釜山の日本総領事館前に設置されている少女像(資料写真)=(聯合ニュース)

写真拡大 (全2枚)

【ソウル聯合ニュース】韓国・釜山の日本総領事館前に旧日本軍の慰安婦被害者を象徴する少女像が設置されたことへの対抗措置として一時帰国し、今月4日に85日ぶりに帰任した森本康敬・釜山総領事が19日午前、地元の釜山市東区の朴三碩(パクサムソク)区長と面会し、少女像の移転を巡って間接的に圧力をかけたことが分かった。
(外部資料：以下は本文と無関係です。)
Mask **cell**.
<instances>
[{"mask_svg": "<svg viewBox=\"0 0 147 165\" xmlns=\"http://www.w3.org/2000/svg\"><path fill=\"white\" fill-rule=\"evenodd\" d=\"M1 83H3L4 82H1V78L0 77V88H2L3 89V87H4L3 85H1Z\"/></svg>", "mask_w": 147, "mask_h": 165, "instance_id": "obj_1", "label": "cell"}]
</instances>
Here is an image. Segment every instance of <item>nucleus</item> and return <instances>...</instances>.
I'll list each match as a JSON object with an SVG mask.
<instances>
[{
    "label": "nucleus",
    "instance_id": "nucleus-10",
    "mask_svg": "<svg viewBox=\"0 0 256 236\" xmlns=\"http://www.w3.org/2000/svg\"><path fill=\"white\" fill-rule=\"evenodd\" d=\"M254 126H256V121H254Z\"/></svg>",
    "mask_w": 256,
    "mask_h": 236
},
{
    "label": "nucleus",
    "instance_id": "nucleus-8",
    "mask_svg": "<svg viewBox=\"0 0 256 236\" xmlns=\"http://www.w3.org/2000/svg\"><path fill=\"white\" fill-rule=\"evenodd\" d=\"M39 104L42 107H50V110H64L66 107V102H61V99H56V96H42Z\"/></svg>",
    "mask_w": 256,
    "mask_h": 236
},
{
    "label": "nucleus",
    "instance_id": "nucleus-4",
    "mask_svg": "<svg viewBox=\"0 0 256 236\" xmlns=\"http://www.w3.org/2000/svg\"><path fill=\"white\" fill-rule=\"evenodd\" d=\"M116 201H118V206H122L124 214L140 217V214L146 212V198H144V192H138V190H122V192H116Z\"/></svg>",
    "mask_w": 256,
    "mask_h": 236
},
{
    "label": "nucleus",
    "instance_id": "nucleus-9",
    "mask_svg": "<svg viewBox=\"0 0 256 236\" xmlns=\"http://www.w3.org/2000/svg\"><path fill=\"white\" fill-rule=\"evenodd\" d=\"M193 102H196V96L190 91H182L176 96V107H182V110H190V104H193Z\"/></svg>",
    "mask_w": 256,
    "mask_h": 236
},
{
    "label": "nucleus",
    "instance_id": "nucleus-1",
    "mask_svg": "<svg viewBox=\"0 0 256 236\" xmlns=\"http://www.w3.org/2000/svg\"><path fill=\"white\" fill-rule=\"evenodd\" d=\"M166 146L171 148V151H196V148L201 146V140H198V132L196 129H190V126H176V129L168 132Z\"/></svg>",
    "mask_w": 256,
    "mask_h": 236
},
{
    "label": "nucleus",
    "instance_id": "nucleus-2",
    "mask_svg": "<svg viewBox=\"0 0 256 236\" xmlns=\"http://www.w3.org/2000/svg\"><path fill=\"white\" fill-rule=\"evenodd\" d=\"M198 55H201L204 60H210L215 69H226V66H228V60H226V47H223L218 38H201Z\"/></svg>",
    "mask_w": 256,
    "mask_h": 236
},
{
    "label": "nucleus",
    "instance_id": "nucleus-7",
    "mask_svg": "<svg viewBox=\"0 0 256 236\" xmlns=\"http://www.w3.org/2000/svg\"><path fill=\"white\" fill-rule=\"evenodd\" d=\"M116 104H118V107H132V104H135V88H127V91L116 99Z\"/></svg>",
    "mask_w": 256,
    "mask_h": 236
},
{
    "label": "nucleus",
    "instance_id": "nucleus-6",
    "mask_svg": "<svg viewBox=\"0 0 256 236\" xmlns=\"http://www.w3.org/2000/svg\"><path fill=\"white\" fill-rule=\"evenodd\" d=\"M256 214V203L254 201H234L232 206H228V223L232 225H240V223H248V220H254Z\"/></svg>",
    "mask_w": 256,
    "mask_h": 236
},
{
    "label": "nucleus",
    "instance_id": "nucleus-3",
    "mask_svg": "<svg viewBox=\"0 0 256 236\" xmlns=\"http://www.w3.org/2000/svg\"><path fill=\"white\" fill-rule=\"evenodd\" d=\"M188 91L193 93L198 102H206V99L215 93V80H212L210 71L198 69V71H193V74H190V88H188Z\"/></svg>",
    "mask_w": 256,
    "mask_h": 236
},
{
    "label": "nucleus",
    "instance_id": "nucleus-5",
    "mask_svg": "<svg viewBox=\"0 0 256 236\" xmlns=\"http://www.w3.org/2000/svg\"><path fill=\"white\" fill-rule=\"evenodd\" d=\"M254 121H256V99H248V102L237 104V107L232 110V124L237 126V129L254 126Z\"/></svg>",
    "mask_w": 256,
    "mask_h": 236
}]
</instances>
 森本総領事は数日前、朴区長に電話をかけ、あいさつを兼ねた面会を提案したという。
 森本総領事は面会で、日本では日本総領事館前に少女像が設置されたことに良くない感情を持っていると述べたという。これに対し、朴区長は「少女像問題は次期政権が発足すれば日本政府と対話で解決する問題」として、「東区はこれ以上関与しない」との姿勢を示した。その上で、「日本が被害者の立場だったらどうだったのか。ドイツ政府は過去について謝罪し続けているが、日本はそうではない」と指摘。「任期内に少女像を移転しないと公表している。移転する考えはない」との従来の立場を繰り返した。

 一方、19日午後、ソウルに住む70代の韓国人男性が釜山の日本総領事館前の少女像を壊そうとしたが、警察に阻止された。先月16日、ソウルの日本大使館前にある少女像を撤去しようとした男性は釜山の少女像も壊すとしていた。男性は「少女像が憎いわけではないが、日本の公館前に少女像を建てたのは外交上、欠礼だ」と主張した。
 警察は男性が犯罪行為をしたのではないと判断し、身元確認後に帰宅させた。